Piece n°6: Follow your path with a professional

As important because your plan is the financial professional that will help you execute it and lock all those pieces together. We all have an enigmatic vision of what our retirement might be like, but we can’t just admire that picture without first making an effort. This planning process is what brings the image to life, down to the last missing piece that may have fallen on the floor. It’s time to open the box and sort the pile – assembly is required.

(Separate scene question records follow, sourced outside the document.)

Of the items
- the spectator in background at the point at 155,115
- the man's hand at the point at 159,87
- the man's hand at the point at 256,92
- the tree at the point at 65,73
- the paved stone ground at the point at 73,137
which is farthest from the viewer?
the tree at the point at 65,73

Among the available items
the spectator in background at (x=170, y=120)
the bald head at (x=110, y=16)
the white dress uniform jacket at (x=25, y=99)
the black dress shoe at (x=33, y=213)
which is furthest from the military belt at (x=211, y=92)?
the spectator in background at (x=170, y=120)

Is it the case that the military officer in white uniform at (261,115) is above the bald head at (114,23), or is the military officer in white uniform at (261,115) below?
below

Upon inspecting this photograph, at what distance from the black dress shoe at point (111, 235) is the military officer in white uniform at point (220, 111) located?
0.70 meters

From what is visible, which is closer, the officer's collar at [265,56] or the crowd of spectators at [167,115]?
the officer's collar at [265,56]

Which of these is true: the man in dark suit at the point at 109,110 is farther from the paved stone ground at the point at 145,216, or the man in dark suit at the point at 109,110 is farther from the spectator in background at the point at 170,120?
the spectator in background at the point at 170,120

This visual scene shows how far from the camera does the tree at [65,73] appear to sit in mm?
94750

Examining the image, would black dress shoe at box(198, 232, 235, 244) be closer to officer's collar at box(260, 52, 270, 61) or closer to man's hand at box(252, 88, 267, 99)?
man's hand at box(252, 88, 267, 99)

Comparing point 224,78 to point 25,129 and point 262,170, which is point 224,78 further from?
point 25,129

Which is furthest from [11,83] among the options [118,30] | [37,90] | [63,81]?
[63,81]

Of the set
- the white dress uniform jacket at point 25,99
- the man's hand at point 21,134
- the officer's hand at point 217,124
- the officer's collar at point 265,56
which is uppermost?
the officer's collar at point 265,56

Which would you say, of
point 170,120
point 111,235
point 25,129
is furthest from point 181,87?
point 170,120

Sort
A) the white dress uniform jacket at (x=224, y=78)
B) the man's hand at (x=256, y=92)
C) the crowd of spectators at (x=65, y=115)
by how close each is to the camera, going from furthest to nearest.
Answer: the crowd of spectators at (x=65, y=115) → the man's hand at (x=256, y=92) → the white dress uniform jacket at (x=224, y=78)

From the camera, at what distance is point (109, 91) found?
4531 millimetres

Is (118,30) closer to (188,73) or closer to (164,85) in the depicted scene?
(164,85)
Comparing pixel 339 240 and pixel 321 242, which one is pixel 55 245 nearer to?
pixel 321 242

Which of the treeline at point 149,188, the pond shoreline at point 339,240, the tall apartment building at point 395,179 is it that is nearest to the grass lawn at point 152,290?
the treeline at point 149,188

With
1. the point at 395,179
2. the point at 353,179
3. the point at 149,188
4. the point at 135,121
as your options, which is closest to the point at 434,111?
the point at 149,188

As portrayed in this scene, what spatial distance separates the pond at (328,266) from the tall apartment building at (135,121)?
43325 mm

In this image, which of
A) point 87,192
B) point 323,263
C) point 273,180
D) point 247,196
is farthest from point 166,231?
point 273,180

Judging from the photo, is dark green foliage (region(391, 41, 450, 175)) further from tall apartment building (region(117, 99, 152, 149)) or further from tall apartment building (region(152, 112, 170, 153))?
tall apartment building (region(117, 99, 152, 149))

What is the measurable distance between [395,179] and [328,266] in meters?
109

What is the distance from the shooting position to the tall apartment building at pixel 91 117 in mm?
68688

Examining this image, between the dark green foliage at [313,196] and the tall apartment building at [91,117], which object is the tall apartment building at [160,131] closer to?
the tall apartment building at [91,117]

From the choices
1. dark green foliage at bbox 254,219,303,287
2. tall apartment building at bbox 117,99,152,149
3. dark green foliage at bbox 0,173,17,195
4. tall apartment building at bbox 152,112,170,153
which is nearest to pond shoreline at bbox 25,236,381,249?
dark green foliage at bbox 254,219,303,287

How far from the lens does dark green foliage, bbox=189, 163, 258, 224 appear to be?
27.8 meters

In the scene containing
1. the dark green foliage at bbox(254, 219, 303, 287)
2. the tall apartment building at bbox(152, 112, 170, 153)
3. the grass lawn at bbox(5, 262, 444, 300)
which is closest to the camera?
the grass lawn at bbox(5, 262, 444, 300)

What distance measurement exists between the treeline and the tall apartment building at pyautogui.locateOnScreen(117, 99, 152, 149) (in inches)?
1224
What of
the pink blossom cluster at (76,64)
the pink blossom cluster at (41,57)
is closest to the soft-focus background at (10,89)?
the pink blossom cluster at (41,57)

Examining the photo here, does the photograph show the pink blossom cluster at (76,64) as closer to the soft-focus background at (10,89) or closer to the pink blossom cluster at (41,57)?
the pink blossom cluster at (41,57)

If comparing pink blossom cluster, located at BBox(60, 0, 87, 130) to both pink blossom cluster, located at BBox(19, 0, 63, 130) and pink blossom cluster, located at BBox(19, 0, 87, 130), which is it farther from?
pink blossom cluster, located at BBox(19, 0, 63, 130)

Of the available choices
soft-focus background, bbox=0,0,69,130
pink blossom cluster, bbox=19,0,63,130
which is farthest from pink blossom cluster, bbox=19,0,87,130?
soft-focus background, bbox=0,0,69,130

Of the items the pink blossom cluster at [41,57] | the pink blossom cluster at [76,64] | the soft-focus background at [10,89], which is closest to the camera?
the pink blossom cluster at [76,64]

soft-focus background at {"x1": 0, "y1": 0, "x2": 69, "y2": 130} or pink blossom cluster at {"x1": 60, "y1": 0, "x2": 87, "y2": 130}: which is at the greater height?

Jackson, its distributors and their respective representatives do not provide tax, accounting or legal advice. Any tax statements contained herein were not designed or written for use and may not be relied upon for the purpose of avoiding US federal, state or local tax penalties. Tax laws are complicated and subject to change. Tax results may depend on the set of facts and circumstances specific to each taxpayer. You should rely on your own independent advisors for any tax, accounting or legal statements made herein. Jackson is the trading name of Jackson Financial, Inc., Jackson National Life Insurance Company (Home Office: Lansing, Michigan) and Jackson National Life Insurance Company of New York (Home Office: Purchase, New York). Jackson National Life Distributors LLC.

Jackson’s National Life

Phil Wright is vice president of marketing communications at Jackson National Life Distributors LLC (JNLD) and an award-winning financial writer. He started with the company in 1994 and focuses on developing and creating marketing business content. He is a Registered Director and Certified Funds Specialist (CFS®).